I get that the French films of this period were trying to show a more ‘real’ and gritty cinema at the time this was made, and honestly, home invasion films scare me more than any other kind, but this just did not strike the right chord with me.

Don’t get me wrong, the violence and gore of this film is tiptop and shocking, and, if you’ll excuse the pun, executed brilliantly, and I winced more than once. If Chas. Balun were still alive (we miss you, Chas.) I am sure this film would have rated quite highly in the ‘gore’ section of his ‘Gore Score’, but without that sympathetic lead, I just don’t care.

Also, it’s made really well too and there is a real feeling if claustrophobia to the whole film, and I’ll even give credit to the idea of a pregnant woman being terrorised should have worked and the whole script is pretty good, though their are a few police procedures that even the cops from The Last House on the Left and Human Centipede would raise an eyebrow at.

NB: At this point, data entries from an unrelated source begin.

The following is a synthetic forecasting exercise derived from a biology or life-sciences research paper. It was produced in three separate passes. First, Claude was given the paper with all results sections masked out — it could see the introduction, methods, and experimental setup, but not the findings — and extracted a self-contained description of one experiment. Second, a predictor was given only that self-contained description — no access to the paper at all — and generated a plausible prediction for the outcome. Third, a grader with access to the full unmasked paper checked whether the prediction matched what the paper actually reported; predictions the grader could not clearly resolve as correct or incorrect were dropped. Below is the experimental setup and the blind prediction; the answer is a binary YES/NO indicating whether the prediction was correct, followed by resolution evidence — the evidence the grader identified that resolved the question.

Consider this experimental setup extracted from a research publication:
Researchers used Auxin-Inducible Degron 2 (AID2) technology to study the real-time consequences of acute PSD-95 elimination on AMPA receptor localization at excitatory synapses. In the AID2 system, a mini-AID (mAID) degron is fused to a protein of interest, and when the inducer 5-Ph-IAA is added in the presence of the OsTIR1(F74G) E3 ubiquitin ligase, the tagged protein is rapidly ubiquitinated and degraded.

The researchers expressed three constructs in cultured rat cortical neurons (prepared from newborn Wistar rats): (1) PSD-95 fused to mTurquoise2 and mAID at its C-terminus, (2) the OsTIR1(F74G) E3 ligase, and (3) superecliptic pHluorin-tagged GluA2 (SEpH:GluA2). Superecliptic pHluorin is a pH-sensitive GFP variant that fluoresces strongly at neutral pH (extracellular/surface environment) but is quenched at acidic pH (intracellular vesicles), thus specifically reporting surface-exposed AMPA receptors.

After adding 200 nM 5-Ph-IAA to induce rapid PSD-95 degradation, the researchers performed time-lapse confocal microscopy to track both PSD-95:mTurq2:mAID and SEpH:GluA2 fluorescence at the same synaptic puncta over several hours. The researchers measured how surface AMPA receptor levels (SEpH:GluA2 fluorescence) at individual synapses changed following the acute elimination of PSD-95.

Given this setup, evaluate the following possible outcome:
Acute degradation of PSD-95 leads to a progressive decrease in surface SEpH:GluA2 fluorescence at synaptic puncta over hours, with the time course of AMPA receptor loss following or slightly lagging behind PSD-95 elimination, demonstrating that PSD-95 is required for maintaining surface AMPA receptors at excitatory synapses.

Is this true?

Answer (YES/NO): NO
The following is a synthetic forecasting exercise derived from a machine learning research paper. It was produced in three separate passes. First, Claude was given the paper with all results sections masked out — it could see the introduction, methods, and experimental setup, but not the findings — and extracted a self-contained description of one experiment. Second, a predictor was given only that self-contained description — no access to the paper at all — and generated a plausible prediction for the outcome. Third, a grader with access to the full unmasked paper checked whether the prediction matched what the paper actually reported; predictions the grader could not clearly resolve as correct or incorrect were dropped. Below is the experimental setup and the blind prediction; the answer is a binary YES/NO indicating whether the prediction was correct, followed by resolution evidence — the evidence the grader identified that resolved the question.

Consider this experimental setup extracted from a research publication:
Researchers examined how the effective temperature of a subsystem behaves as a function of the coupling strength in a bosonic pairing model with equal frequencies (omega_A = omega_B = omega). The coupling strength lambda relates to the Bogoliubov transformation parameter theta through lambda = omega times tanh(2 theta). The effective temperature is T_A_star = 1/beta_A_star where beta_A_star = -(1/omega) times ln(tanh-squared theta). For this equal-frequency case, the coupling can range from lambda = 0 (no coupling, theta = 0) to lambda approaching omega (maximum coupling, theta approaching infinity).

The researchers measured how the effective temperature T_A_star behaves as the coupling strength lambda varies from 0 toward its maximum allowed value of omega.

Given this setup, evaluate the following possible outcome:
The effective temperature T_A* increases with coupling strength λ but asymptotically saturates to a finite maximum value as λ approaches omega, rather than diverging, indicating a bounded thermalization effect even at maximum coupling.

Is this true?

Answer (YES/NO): NO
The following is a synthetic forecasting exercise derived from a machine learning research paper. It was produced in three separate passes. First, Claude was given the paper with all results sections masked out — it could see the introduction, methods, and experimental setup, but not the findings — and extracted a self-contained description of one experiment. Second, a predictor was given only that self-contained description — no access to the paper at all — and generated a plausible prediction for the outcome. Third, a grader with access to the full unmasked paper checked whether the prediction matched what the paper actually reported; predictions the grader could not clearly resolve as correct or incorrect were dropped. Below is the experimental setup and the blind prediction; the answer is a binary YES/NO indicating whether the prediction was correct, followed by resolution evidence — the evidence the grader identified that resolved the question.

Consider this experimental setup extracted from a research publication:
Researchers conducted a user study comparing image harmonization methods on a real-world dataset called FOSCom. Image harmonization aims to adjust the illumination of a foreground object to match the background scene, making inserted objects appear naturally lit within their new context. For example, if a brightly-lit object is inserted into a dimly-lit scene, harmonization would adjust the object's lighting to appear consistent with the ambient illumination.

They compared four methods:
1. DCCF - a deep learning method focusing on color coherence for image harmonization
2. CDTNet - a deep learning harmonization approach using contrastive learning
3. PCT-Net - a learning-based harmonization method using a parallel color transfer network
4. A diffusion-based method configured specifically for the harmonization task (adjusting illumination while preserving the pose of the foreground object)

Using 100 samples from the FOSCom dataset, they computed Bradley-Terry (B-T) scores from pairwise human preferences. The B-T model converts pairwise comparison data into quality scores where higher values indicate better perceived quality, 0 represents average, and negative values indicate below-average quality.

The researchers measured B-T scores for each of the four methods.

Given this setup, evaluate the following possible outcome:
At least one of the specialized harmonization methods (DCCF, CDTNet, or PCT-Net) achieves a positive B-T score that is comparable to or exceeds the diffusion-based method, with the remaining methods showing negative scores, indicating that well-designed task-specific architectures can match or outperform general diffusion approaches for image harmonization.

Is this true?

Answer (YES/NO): YES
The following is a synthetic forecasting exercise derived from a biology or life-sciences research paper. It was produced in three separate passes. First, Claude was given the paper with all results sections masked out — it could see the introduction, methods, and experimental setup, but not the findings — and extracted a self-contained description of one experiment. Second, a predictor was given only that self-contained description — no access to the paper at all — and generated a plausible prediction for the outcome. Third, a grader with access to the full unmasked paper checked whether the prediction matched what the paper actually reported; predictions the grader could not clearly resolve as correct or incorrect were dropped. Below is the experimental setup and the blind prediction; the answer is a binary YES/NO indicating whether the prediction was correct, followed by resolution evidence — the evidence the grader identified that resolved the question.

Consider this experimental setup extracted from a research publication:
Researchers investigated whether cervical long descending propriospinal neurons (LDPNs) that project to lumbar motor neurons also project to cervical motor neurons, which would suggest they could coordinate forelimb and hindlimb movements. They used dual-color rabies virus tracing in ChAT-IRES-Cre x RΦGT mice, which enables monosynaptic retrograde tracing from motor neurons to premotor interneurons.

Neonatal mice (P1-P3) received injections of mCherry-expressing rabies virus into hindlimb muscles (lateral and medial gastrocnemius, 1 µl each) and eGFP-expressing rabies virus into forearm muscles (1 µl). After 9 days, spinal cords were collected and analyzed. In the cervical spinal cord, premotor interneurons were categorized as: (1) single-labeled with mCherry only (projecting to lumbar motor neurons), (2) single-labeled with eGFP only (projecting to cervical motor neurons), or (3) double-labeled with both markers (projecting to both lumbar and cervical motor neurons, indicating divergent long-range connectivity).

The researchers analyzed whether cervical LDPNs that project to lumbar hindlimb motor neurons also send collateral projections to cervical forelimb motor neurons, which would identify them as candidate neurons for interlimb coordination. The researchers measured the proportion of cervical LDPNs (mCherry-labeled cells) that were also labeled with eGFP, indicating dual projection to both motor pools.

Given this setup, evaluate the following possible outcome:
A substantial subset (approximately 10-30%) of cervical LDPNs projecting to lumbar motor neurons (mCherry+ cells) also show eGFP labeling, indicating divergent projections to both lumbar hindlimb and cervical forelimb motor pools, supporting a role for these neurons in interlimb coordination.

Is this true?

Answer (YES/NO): YES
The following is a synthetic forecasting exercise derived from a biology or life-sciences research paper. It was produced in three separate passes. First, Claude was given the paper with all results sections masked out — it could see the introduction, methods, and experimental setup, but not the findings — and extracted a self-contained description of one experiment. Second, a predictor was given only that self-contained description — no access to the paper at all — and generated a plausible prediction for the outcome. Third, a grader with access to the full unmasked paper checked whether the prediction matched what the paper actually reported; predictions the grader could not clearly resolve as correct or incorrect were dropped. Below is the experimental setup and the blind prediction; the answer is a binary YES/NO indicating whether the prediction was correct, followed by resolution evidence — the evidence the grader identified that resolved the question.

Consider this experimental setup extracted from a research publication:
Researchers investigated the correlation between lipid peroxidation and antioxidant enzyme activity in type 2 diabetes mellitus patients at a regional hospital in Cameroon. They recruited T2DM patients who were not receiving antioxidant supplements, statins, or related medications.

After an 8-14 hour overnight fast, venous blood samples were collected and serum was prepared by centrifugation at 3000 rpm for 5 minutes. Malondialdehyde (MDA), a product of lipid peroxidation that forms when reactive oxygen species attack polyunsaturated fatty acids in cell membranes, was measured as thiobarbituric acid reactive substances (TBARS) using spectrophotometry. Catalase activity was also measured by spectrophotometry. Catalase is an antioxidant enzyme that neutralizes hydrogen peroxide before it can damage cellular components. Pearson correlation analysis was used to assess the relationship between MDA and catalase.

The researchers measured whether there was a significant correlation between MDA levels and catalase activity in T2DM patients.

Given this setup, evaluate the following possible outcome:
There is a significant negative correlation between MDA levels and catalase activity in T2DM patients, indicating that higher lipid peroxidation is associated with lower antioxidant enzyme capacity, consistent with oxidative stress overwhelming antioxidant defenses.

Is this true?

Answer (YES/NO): YES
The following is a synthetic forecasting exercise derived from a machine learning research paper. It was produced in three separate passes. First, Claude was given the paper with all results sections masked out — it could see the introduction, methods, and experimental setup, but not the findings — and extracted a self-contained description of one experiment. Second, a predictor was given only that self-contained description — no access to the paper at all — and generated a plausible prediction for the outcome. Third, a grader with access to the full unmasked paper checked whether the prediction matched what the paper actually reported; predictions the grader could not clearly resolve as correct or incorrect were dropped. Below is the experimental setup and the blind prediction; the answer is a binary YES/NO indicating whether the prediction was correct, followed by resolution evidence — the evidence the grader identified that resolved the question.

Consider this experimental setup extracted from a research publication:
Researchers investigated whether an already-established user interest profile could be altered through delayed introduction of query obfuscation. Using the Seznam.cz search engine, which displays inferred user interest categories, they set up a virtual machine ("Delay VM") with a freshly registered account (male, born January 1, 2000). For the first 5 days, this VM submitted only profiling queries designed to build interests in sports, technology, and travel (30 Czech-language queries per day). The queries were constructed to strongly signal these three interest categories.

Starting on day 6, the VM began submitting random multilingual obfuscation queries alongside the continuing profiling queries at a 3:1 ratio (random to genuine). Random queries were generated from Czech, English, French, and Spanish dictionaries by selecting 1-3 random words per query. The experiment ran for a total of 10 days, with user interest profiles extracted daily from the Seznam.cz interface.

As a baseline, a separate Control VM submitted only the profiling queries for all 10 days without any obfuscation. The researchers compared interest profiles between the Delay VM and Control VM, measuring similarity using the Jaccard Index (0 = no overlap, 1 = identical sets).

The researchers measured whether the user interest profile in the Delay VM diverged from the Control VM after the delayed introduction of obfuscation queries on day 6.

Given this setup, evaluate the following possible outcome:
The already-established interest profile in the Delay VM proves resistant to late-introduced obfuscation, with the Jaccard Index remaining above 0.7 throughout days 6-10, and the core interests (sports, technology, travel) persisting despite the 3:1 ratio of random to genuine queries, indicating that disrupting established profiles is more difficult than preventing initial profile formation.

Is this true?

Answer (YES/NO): NO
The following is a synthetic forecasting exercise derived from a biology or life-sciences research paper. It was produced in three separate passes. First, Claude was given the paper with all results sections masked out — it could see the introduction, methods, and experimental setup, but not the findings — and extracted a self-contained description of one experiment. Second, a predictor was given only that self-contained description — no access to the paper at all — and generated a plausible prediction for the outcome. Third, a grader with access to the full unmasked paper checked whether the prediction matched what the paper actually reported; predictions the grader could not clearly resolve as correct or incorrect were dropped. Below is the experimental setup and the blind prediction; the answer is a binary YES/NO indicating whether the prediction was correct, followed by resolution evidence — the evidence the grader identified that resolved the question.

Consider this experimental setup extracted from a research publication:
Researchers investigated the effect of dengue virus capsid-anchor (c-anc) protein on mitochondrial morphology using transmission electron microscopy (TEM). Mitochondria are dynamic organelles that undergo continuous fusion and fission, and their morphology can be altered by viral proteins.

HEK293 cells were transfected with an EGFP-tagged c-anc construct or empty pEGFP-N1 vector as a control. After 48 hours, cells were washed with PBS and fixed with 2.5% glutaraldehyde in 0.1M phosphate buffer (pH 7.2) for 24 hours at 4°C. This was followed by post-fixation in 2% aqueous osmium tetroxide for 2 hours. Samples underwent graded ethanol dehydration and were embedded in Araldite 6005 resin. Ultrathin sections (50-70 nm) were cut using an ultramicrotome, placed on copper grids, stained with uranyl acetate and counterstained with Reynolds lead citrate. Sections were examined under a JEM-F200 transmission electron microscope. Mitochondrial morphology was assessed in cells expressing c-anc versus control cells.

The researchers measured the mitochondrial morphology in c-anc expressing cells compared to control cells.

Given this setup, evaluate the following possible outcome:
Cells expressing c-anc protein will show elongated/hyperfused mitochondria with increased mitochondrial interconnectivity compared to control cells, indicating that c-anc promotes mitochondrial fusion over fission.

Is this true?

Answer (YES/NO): NO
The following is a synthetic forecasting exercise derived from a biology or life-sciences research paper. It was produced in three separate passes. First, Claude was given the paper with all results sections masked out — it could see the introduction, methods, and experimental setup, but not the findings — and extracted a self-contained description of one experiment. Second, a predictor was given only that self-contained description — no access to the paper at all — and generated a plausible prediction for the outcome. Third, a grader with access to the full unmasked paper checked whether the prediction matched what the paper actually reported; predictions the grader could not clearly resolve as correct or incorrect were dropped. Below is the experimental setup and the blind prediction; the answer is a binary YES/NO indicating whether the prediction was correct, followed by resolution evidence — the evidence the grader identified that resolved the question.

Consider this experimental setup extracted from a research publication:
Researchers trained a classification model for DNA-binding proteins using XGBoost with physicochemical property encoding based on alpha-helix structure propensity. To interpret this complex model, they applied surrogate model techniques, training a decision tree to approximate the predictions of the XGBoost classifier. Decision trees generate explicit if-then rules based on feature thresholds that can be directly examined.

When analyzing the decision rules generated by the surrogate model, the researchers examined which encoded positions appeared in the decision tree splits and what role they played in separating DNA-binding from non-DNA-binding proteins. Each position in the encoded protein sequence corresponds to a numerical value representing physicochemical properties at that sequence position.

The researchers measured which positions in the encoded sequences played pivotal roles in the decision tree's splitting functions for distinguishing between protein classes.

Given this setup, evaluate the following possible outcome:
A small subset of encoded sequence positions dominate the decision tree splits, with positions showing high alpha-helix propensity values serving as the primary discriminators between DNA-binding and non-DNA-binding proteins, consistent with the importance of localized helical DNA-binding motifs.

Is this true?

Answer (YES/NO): NO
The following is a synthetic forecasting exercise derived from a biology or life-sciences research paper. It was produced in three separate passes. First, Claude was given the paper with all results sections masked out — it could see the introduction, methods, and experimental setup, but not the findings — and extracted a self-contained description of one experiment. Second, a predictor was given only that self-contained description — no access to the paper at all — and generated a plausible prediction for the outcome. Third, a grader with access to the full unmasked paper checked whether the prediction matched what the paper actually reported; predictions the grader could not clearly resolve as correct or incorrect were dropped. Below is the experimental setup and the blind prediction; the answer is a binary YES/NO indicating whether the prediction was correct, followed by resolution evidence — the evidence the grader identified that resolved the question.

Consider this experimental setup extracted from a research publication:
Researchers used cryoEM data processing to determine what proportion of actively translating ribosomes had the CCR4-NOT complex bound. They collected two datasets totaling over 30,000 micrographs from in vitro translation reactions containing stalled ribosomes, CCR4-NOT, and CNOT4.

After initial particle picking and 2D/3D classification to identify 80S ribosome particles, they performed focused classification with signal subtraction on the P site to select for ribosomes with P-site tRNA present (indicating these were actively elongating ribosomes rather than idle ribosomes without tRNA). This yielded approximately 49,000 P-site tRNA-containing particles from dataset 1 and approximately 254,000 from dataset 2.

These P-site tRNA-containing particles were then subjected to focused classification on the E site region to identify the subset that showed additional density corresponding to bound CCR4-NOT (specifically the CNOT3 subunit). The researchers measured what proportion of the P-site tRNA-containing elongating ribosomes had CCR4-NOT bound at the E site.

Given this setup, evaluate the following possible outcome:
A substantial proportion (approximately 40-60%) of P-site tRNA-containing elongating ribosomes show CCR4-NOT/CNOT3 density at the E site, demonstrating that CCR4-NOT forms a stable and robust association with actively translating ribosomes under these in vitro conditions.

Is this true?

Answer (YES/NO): NO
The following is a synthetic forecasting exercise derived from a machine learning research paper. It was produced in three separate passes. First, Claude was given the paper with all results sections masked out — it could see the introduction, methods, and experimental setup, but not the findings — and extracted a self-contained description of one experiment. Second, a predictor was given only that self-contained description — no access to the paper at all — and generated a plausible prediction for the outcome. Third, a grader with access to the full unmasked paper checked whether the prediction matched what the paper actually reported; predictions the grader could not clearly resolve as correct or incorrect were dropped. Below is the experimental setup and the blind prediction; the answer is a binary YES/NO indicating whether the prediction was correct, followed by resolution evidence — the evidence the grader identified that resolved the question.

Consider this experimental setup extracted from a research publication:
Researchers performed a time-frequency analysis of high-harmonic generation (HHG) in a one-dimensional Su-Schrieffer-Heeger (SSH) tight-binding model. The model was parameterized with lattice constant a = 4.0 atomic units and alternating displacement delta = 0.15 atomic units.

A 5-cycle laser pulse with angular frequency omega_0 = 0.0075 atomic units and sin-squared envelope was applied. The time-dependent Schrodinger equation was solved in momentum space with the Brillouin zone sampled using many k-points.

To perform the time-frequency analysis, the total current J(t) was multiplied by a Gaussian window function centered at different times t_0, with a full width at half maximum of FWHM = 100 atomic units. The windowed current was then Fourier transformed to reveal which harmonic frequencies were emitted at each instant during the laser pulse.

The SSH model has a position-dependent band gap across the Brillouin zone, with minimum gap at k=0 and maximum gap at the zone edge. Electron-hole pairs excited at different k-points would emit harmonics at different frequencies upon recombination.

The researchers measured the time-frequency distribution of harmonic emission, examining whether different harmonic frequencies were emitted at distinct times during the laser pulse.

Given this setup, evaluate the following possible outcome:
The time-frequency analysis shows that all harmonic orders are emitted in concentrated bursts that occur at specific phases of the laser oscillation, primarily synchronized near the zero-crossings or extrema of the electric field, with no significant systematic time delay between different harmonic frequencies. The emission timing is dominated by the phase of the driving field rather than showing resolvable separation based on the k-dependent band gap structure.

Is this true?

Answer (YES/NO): NO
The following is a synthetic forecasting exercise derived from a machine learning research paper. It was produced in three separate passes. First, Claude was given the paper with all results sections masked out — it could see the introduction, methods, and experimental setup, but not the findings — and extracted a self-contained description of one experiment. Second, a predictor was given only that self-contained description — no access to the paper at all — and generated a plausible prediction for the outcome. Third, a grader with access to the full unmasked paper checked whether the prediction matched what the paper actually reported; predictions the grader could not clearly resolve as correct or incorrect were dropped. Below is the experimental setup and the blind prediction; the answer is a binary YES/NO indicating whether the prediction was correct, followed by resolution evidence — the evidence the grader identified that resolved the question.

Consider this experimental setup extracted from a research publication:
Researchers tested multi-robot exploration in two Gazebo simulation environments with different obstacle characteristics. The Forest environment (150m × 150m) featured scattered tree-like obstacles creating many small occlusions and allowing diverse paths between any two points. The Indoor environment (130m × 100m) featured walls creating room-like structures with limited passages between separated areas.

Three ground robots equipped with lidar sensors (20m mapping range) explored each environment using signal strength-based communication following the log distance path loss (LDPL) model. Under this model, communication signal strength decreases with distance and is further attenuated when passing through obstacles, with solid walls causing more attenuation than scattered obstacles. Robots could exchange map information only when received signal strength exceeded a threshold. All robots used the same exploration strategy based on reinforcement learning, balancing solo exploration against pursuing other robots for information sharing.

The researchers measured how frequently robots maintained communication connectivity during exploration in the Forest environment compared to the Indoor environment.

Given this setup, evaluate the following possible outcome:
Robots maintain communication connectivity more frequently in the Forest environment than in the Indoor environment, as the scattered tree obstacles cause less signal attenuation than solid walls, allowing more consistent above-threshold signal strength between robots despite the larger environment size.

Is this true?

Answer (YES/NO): YES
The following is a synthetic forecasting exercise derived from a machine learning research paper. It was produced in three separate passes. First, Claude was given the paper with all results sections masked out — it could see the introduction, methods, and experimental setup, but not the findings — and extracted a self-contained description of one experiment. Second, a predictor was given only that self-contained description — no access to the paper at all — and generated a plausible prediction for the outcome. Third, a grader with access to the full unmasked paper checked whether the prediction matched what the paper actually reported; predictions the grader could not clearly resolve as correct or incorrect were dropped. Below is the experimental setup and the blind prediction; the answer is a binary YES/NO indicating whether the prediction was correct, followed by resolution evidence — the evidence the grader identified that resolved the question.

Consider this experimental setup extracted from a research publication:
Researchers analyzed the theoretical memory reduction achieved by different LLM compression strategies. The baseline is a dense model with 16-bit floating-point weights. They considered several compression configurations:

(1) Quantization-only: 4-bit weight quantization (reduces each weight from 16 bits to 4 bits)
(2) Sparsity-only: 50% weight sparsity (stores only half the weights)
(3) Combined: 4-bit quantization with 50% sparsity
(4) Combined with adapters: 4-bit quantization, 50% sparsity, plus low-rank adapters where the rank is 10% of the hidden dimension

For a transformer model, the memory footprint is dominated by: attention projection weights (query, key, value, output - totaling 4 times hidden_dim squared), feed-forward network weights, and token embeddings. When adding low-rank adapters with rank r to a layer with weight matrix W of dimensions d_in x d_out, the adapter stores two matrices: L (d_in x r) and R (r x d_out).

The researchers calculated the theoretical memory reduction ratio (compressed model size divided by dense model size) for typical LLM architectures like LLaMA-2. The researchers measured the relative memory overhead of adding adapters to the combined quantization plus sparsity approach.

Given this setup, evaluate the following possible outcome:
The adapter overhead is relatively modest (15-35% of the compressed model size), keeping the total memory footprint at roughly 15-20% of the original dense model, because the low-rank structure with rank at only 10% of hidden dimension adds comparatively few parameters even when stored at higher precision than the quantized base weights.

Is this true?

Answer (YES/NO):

So yes, I don’t think it’s a total abortion but not being able sympathise with the main character makes it difficult for me to like. For me, if I want to watch a home invasion film set at Christmas, I’ll probably watch Home Alone again instead of this.

Score: **

The menu screen to the US DVD of Inside


Format: This region 1, American release DVD runs for approximately 82 minutes and is presented in a nice 1.78:1 video with a great pair of audio tracks, one in English 5.1 and one in French 5.1, both which are top shelf. There are, of course, subtitles available.

Score: ****

Extras: The disc opens with several trailers: Diary of the Dead, Storm Warning and The Mist, and the extras menu has one for Inside as well.

The core part of this extra package though is a pretty amazing, almost one hour long making of the film. It isn’t divided into 10 mini-featurettes like most of these things are: it’s a solid look at the making of a film. I will warn that it is in French, so you can’t put it on and do something else… you know, like write a review for a blog.

Score: ***

WISIA: I’m not a fan, so probably not.

Béatrice Dalle showing why scissors are so dangerous.